Task directions – Convert the listing below into a JSON array of strings, one string per line, from the line with "Is the man's" up to and including the line with "point (301, 91) <", leaving out blank lines.

+++ Data for this task +++

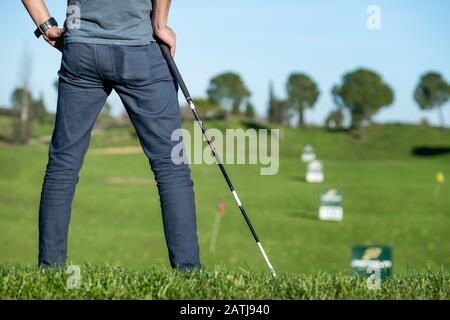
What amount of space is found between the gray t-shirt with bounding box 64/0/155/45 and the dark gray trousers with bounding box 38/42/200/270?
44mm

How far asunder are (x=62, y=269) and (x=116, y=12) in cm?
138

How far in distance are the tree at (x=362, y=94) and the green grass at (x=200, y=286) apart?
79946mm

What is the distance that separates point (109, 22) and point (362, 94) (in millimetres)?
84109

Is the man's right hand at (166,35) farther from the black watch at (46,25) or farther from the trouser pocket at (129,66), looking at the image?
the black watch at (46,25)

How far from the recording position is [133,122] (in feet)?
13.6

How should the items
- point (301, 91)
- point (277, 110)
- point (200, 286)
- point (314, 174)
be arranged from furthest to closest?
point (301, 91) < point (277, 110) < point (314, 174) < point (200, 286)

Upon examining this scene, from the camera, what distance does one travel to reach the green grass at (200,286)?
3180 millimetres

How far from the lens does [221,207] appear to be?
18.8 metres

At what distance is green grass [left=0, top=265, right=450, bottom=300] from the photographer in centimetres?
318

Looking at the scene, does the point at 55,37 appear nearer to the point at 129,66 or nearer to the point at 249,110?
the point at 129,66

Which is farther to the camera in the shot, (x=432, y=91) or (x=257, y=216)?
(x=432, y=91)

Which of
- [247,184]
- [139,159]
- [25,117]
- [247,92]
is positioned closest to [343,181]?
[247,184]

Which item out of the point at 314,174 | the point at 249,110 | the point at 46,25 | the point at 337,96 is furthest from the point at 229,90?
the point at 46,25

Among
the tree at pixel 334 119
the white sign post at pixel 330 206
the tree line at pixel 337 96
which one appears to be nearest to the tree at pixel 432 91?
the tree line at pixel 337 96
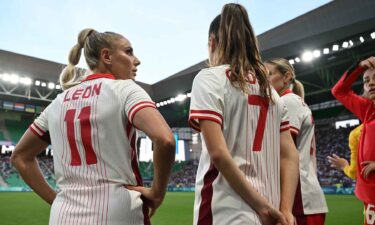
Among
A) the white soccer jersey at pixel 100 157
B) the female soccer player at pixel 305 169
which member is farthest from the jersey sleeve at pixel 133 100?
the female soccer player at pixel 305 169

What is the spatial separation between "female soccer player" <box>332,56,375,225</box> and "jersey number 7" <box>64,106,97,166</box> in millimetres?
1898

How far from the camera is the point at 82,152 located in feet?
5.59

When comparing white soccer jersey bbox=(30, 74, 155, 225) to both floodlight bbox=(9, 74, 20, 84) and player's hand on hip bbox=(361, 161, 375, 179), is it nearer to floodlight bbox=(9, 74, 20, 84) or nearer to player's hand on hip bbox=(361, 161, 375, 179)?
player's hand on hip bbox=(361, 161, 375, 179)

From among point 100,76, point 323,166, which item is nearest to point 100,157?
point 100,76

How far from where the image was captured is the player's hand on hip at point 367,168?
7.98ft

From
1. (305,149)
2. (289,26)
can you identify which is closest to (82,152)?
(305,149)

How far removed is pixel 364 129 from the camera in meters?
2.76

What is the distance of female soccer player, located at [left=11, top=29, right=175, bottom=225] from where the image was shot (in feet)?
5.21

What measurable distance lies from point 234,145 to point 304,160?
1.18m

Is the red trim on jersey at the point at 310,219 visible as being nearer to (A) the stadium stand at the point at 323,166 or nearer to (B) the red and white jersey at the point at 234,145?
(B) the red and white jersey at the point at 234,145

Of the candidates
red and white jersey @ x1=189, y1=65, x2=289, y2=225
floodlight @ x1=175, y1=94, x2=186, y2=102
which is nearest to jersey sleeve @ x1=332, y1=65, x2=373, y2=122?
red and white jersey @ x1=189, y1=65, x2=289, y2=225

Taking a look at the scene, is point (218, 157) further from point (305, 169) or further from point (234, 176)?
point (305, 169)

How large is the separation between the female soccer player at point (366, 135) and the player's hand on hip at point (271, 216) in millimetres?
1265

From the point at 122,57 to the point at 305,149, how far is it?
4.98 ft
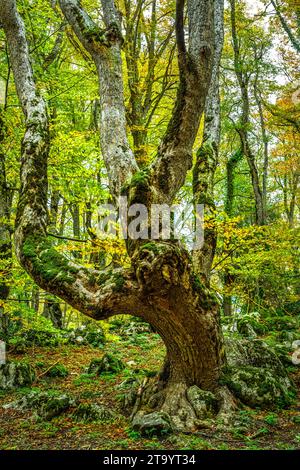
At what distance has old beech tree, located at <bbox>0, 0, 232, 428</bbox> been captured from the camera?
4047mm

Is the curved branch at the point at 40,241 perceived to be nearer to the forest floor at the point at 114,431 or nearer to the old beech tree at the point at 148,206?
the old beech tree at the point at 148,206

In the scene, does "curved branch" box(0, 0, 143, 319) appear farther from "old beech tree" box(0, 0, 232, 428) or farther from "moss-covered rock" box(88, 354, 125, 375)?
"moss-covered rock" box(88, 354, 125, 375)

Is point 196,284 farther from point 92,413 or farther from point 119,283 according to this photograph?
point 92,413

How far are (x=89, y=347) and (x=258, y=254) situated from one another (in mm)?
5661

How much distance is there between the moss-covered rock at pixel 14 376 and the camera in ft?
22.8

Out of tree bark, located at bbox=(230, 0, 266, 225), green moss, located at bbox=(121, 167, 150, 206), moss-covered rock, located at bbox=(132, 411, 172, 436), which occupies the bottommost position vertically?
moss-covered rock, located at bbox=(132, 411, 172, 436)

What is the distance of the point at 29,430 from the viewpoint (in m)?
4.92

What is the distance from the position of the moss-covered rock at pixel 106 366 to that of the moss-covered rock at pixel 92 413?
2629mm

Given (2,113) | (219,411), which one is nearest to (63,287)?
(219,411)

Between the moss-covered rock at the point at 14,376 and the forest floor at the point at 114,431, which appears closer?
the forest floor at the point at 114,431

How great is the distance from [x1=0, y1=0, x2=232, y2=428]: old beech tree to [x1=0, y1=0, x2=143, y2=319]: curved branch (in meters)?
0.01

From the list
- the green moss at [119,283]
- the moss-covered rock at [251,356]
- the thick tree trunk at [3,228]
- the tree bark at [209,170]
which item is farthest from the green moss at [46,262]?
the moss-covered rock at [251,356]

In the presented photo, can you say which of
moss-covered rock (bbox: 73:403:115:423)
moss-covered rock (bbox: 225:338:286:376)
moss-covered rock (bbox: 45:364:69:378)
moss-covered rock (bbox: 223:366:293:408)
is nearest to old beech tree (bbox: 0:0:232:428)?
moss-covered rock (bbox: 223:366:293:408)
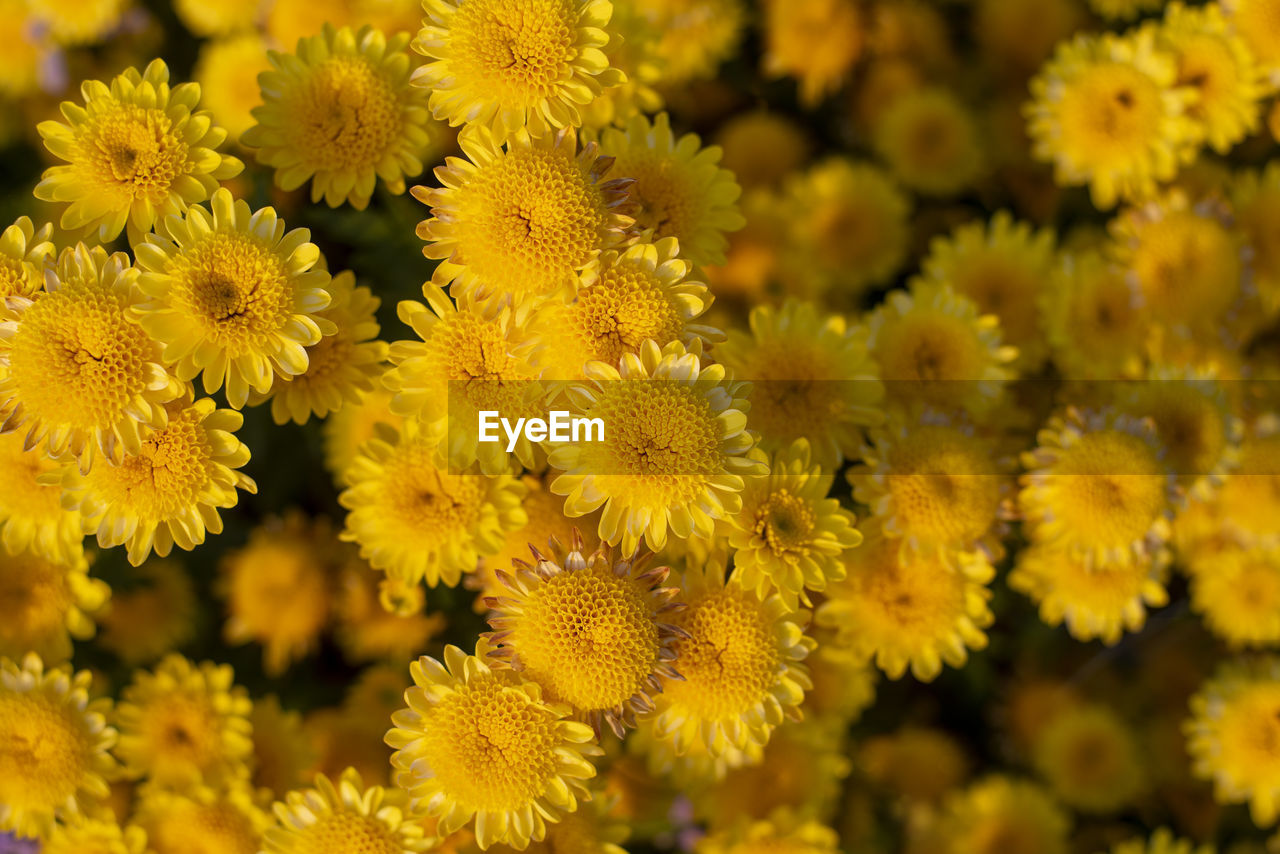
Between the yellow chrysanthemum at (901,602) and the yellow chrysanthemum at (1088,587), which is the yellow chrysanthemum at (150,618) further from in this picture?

+++
+++ Data for this task +++

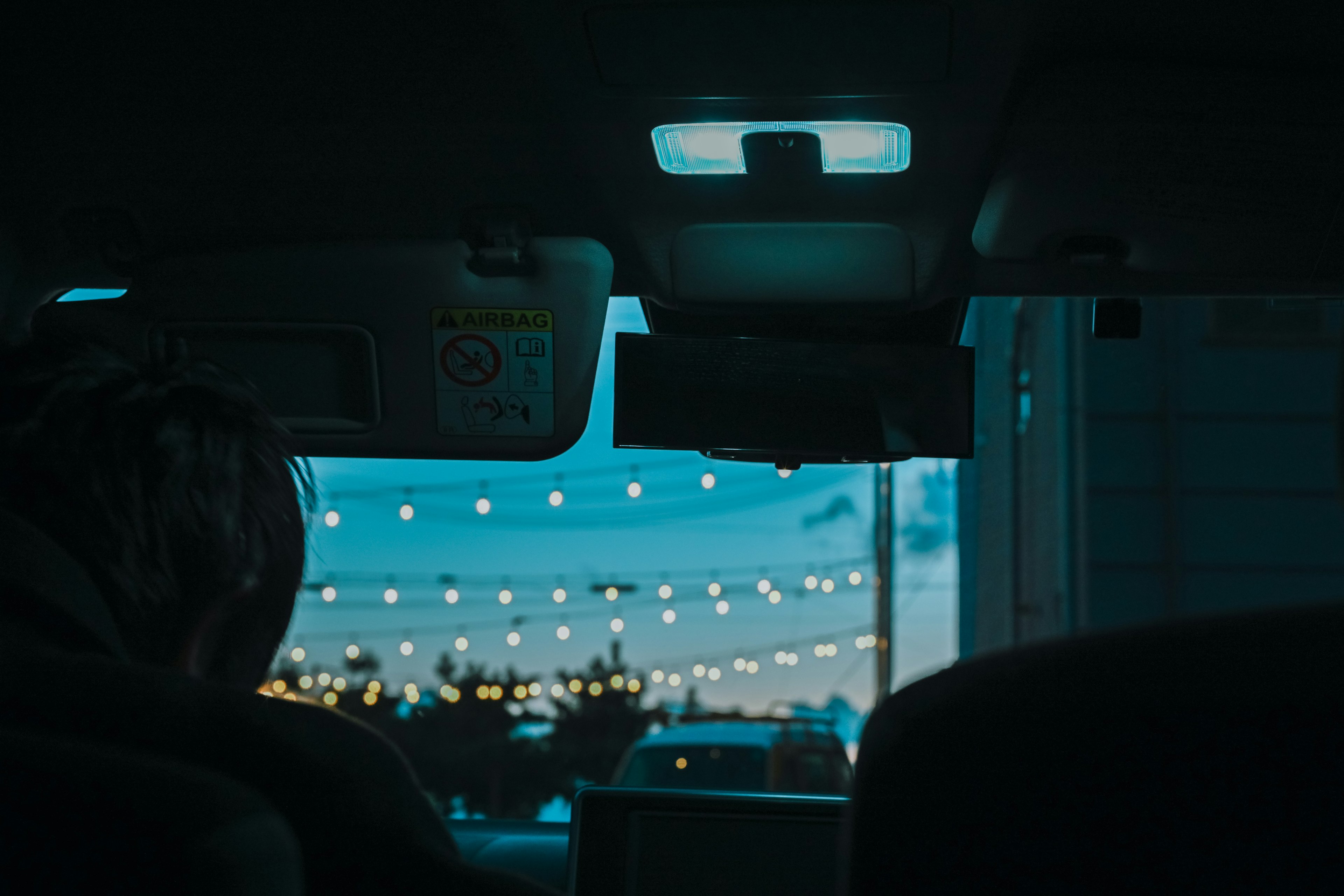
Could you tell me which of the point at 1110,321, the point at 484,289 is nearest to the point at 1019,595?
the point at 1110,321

+++

Result below –
[
  "Is the man's right hand at (166,35) farther from the black watch at (46,25) or farther from the trouser pocket at (129,66), looking at the image?",
  "the black watch at (46,25)",
  "How far from the recording position is [133,122] (in feet)?",
  "13.6",
  "How should the items",
  "- point (301, 91)",
  "- point (277, 110)",
  "- point (200, 286)",
  "- point (314, 174)",
  "be arranged from furthest to closest?",
  "point (301, 91) < point (277, 110) < point (314, 174) < point (200, 286)"
]